=== Try it ===
Every line below that holds the string "granularity" should be copied out.

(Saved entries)
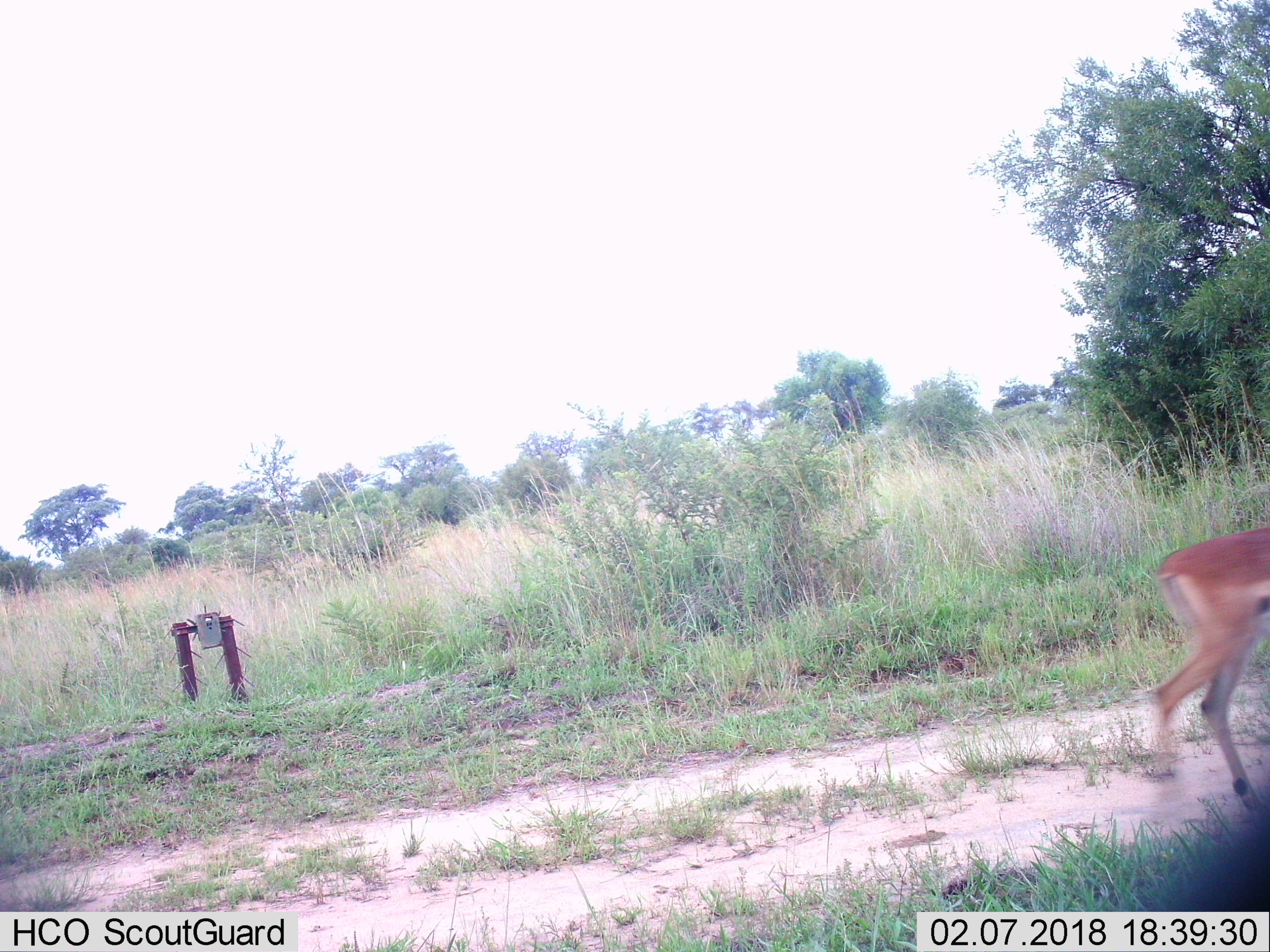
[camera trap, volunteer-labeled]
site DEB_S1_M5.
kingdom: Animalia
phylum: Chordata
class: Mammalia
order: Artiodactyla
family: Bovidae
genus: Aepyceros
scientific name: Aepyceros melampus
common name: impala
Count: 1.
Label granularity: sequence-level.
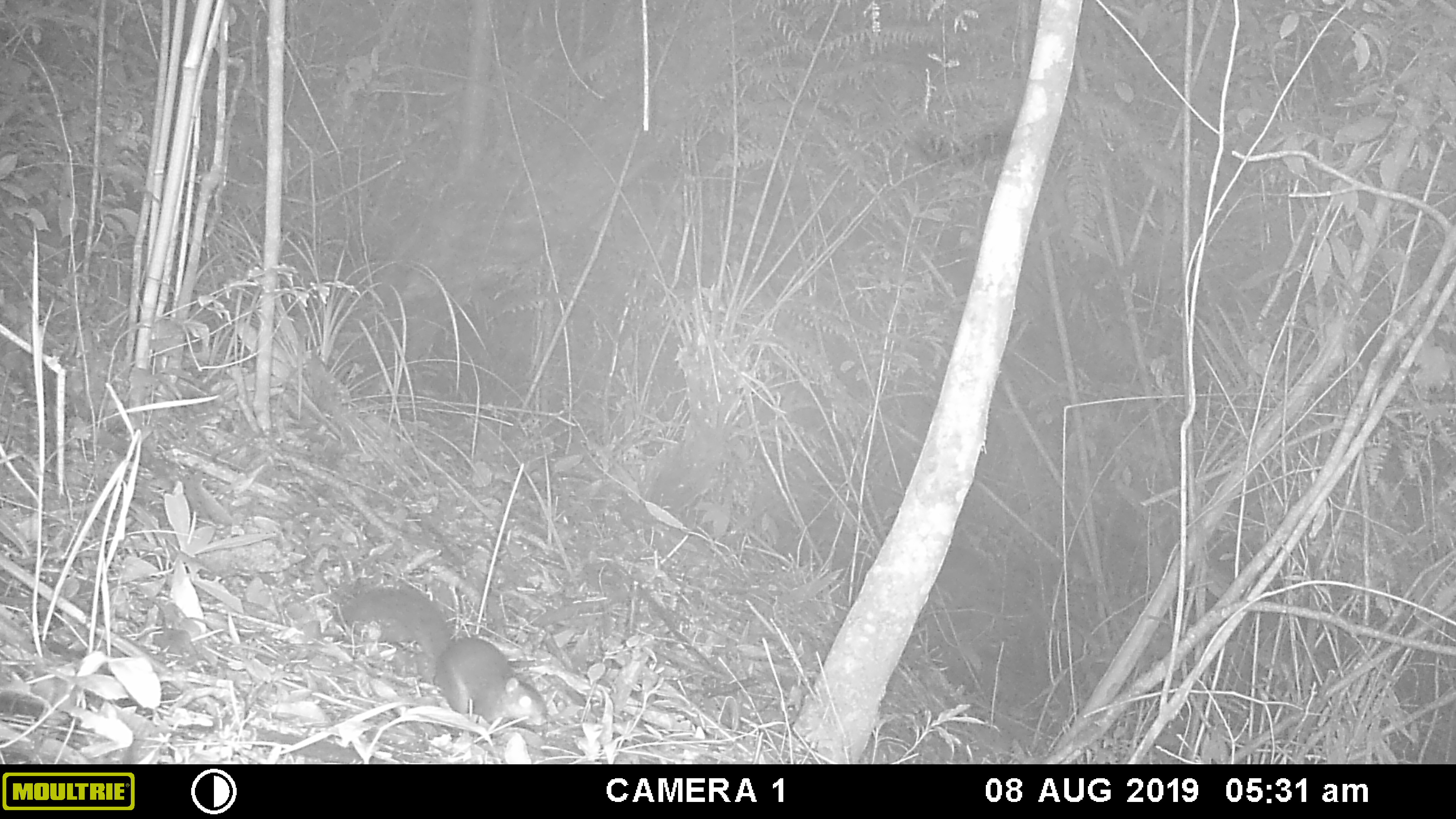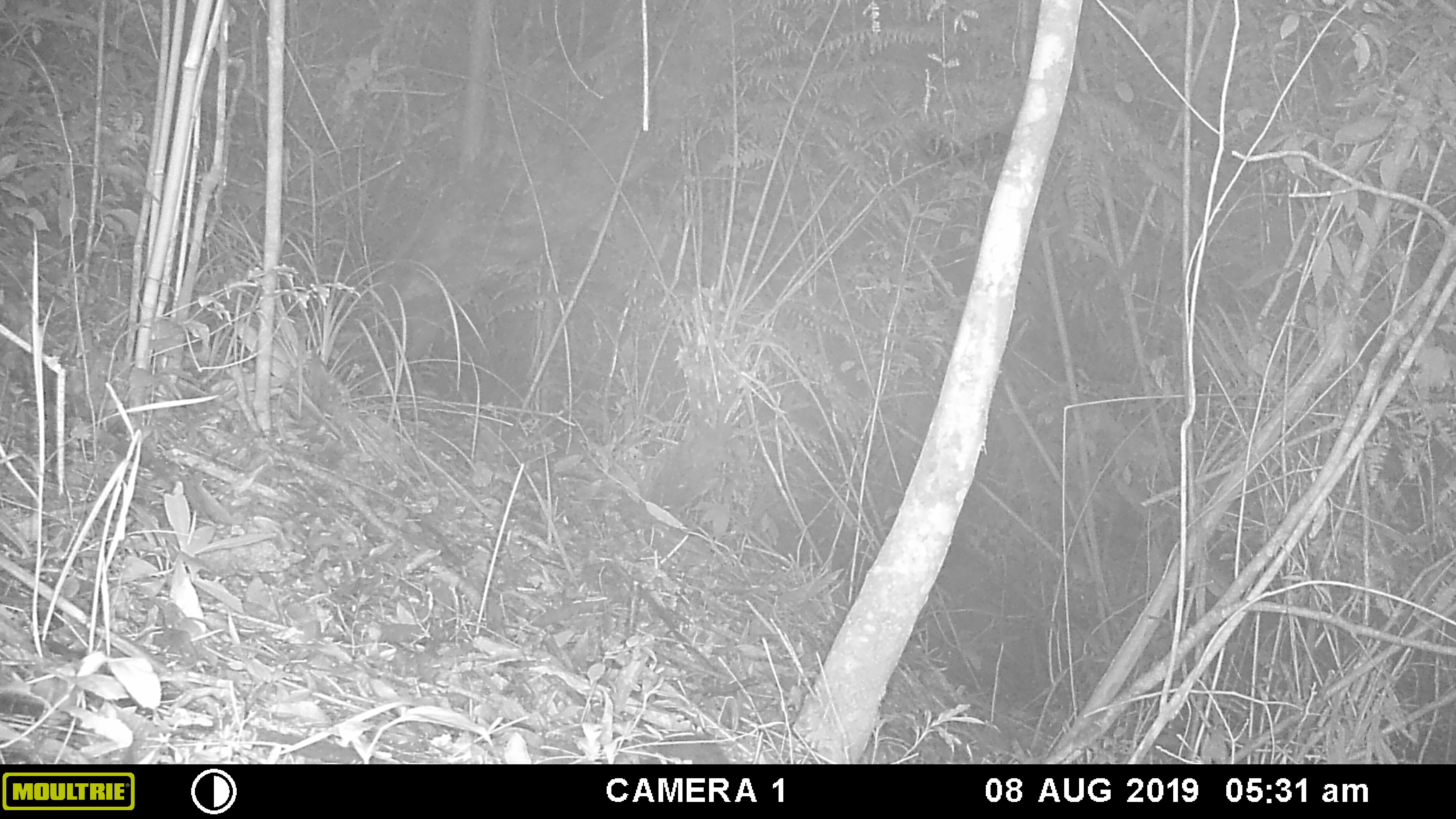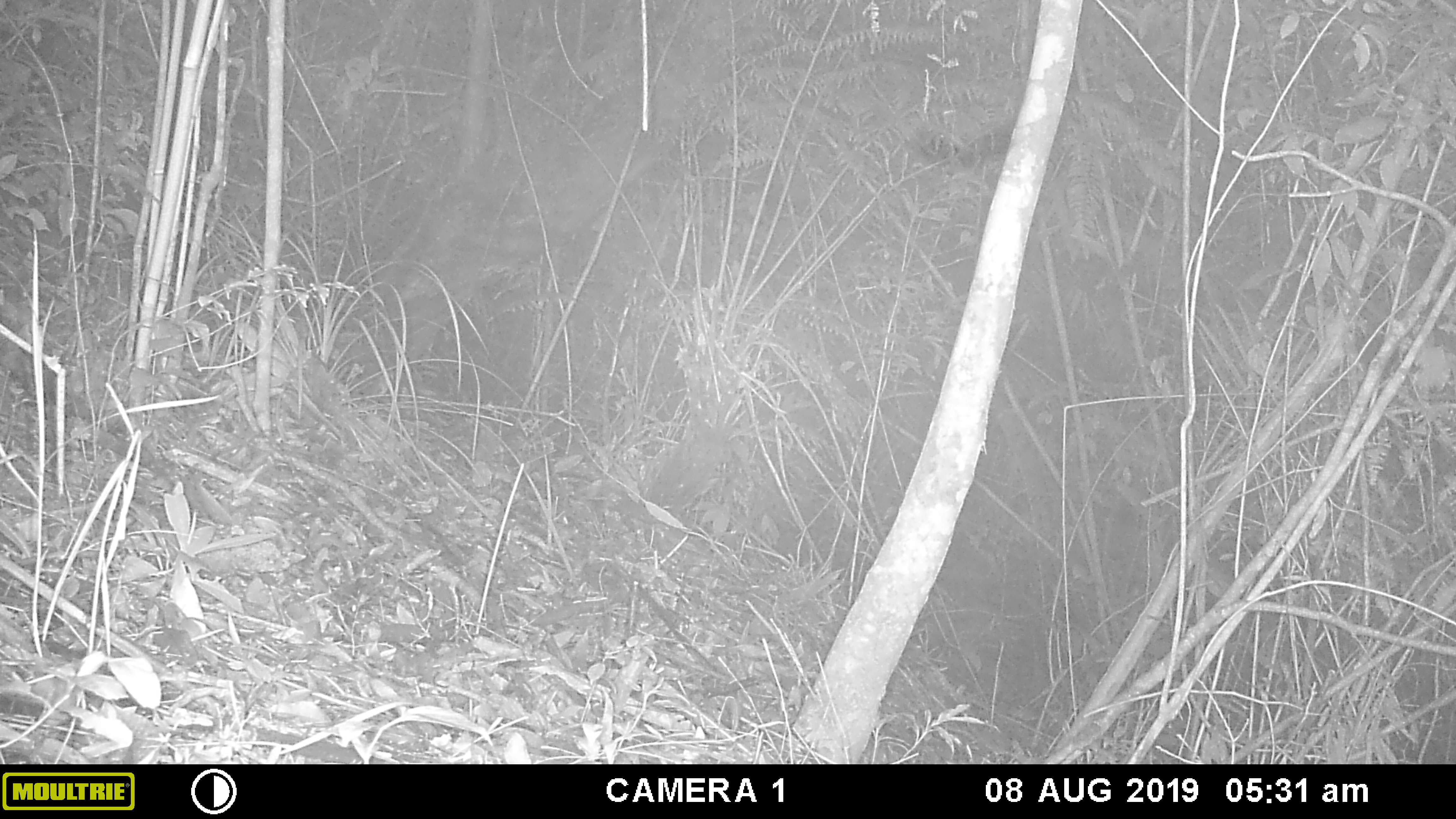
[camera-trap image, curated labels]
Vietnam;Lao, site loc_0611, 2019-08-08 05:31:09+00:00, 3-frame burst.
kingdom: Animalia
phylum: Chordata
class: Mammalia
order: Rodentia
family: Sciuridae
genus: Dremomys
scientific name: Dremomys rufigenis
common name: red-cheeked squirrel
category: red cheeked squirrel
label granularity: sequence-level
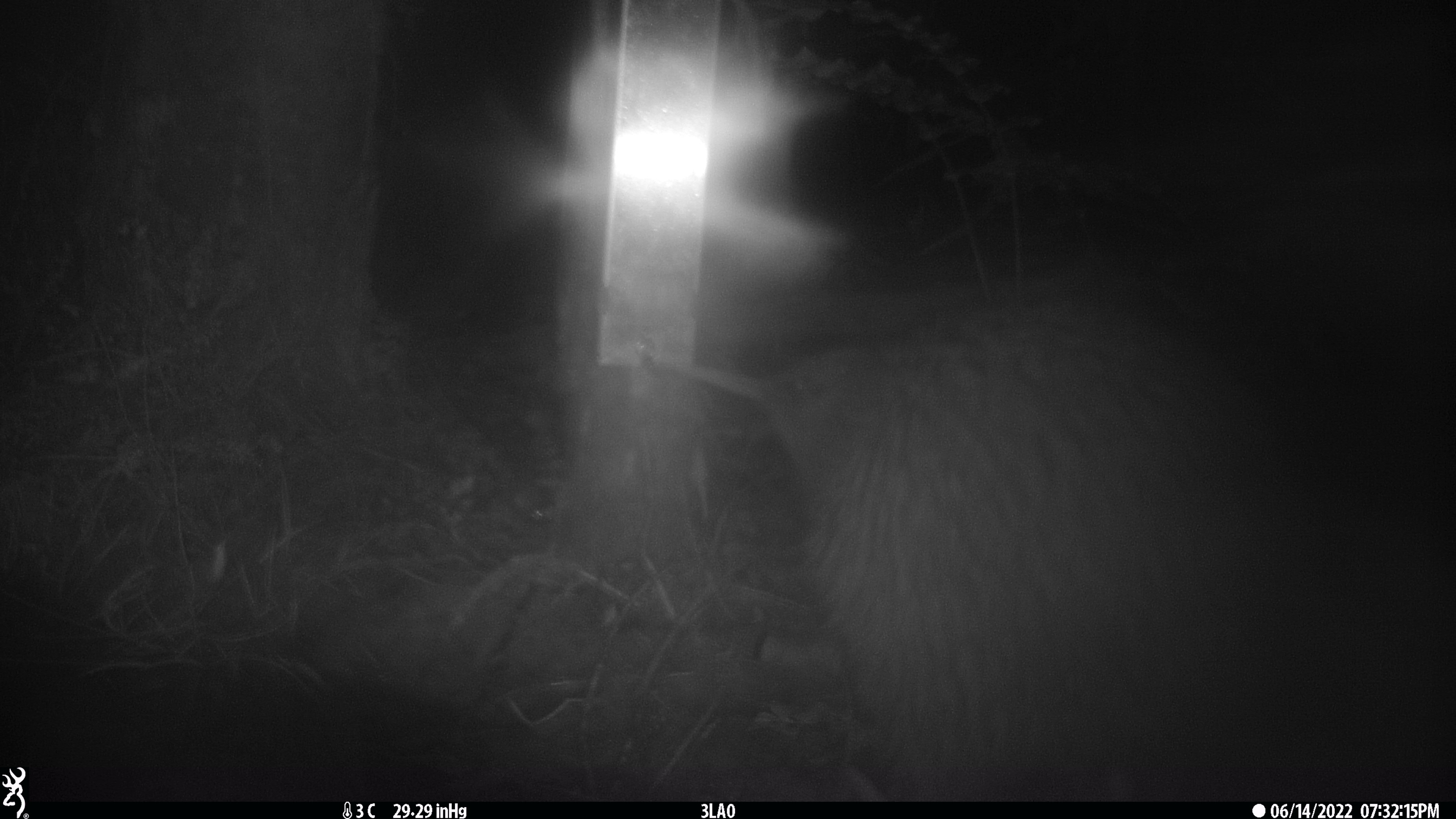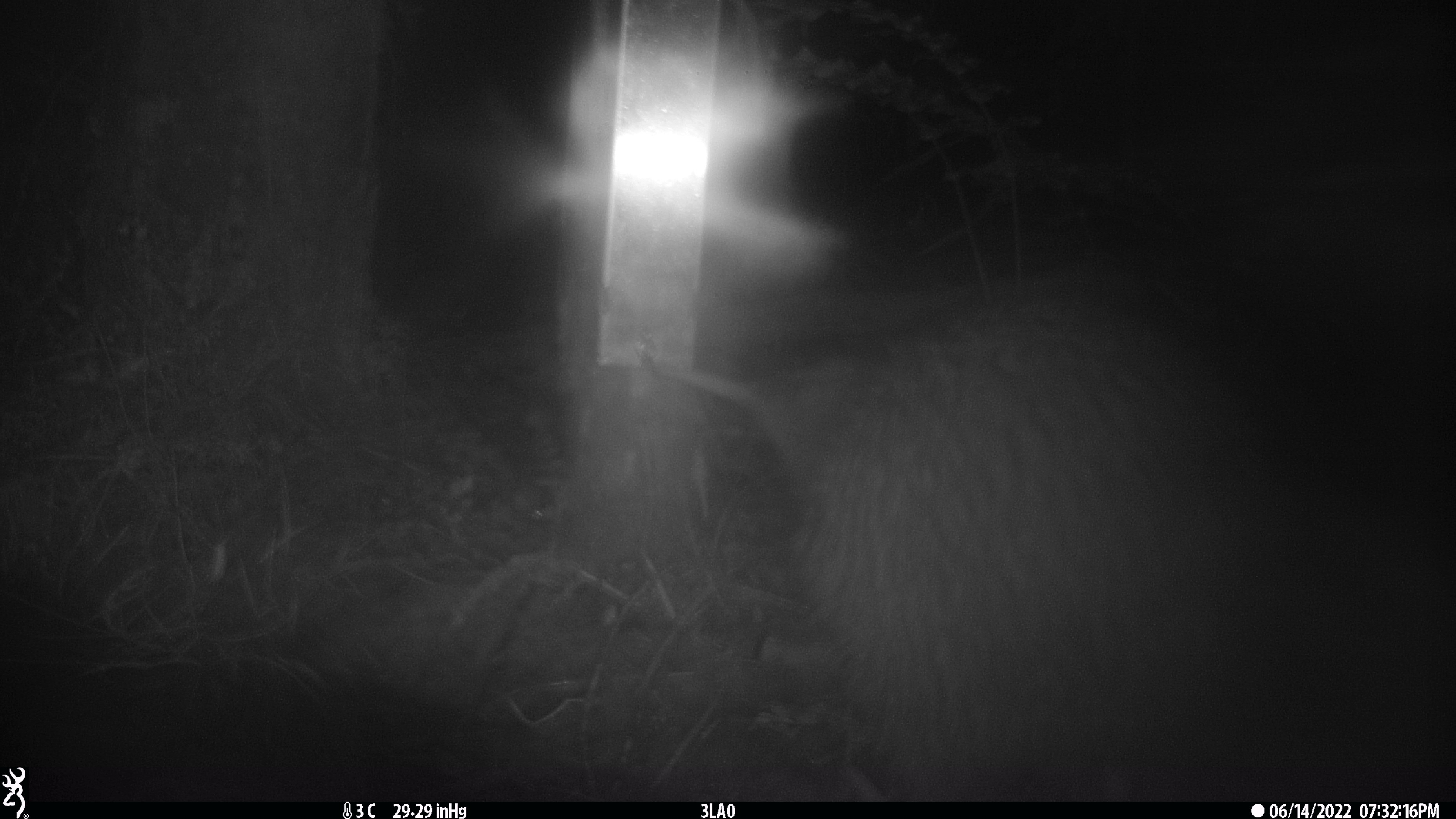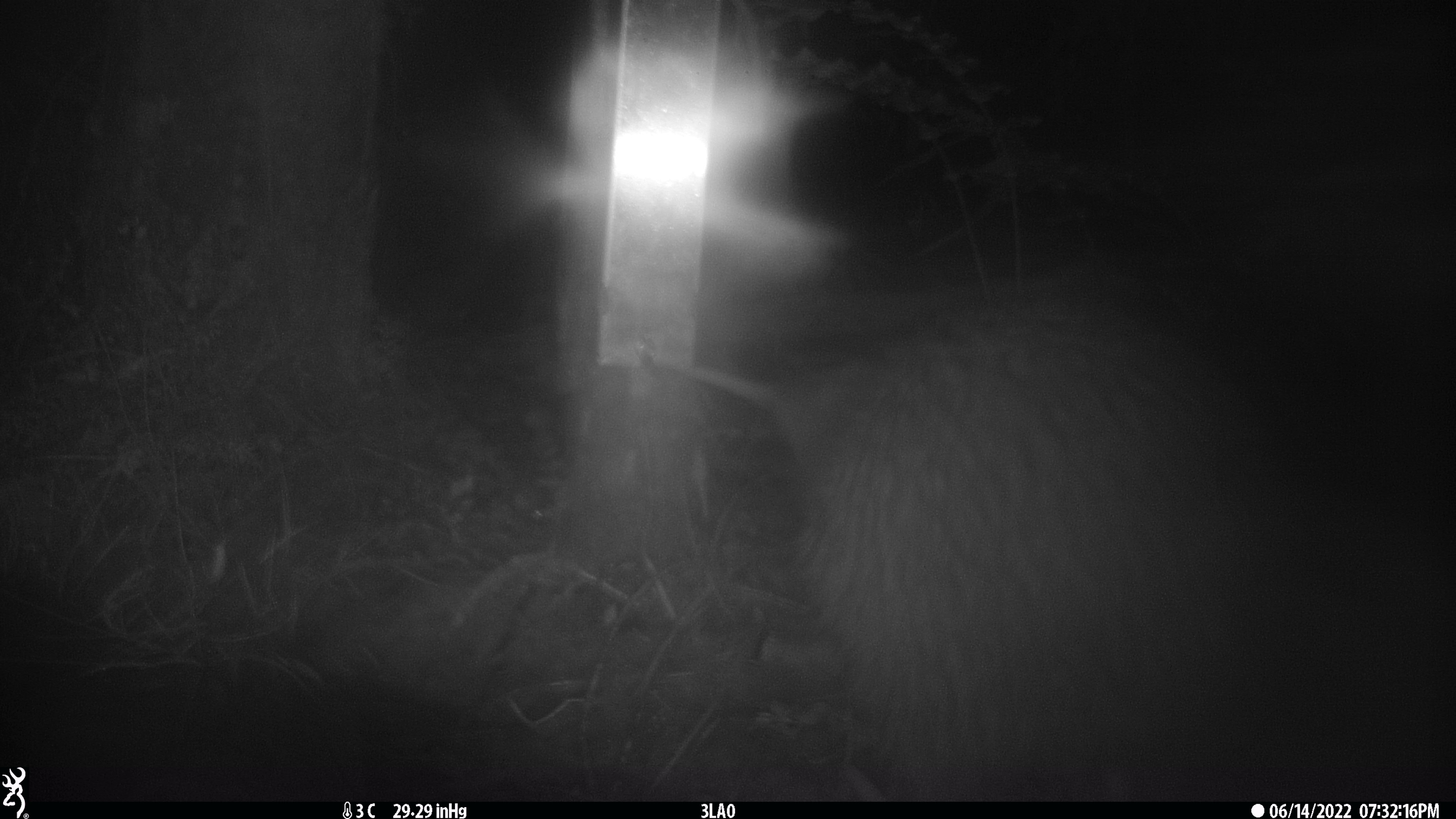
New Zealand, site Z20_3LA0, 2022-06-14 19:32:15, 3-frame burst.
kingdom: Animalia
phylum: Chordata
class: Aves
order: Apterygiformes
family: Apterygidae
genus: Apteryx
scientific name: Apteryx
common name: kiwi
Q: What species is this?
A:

=== Result of this exercise ===
Label granularity: sequence-level.
label granularity: sequence-level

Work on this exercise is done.